Vejamos o perfil da Câmara
dos Deputados fornecido pelo Dieese:
42% dos deputados são empresários (incluindo fazendeiros) e apenas 22% são
assalariados; 49% são homens e 12% mulheres, num país em que as mulheres
representam 51% da população, e apenas 10% são negros, que, no entanto, somam
54% da população.
De cada três parlamentares,
dois estão com o nome inscrito na Dívida Ativa da União, um total de 337 num
colégio de 513 representantes, e respondem por um débito de quase 3 bilhões de
reais. Diz o dono da JBS que seu conglomerado financiou a campanha eleitoral de
algo como 1,8 mil candidatos. E não são, ainda, públicas, as cifras da
Odebrecht, da OAS, da Camargo Correia et caterva.
A quem pertencem os mandatos
assim adquiridos?
Só a carência de
representação pode explicar o parlamento de hoje, cego e surdo aos sentimentos
e necessidades da população. Não se trata, porém, de autismo político, mas do
reconhecimento, pelo parlamentar, da fonte real de seu mandato: o poder
econômico.
A consciência prática dessa
origem explica por que em um poder dependente do voto, pode o parlamentar, sem
medo de perder o mandato ou de não renová-lo, aprovar a "reforma"
trabalhista e a "reforma" da Previdência. E, ainda, tornar-se cão de
fila de um governo ilegítimo, afundado em fraude e corrupção – cujo chefe é o próprio presidente da
República, rejeitado por 93% da população, segundo o Datafolha.
Se o eleitor não se vê
representado pelo representante, se ele não vê na política o meio de defesa de
seus direitos e interesses (e os de sua comunidade), por que levaria a política
a sério?

Exercício
De acordo com o texto sobre o perfil da Câmara dos Deputados, por que o parlamentar pode aprovar a "reforma" trabalhista e a "reforma" da Previdência sem medo de perder o mandato ou de não renová-lo? Responda em uma a três frases. Este material provém de outra fonte.

Dados
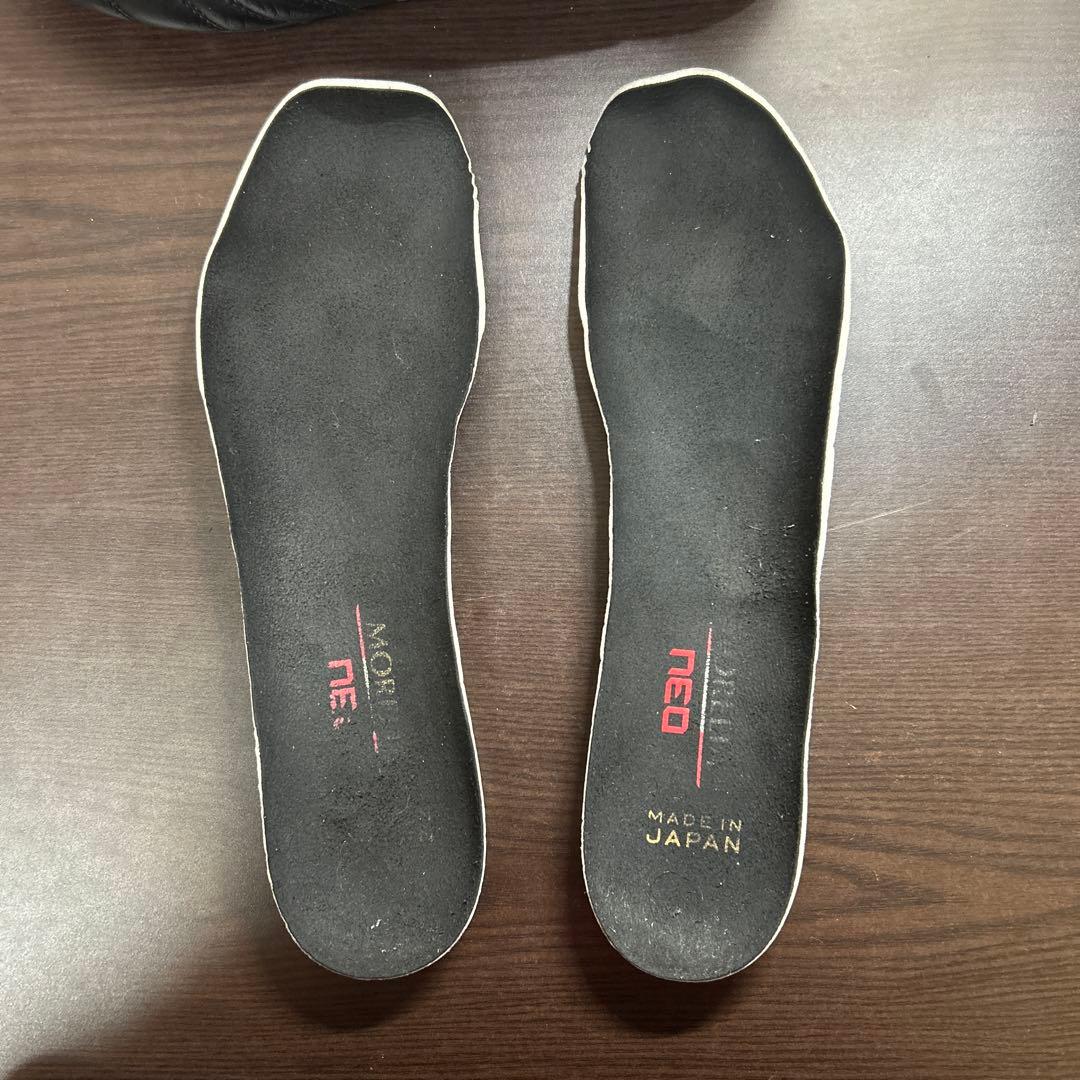 モレリアネオ4 27.0cm　ブラック/シルバー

Resposta
O parlamentar tem consciência prática de que a fonte real de seu mandato é o poder econômico. Por isso, mesmo num poder dependente do voto, ele pode aprovar essas reformas sem temer perder o mandato ou não renová-lo.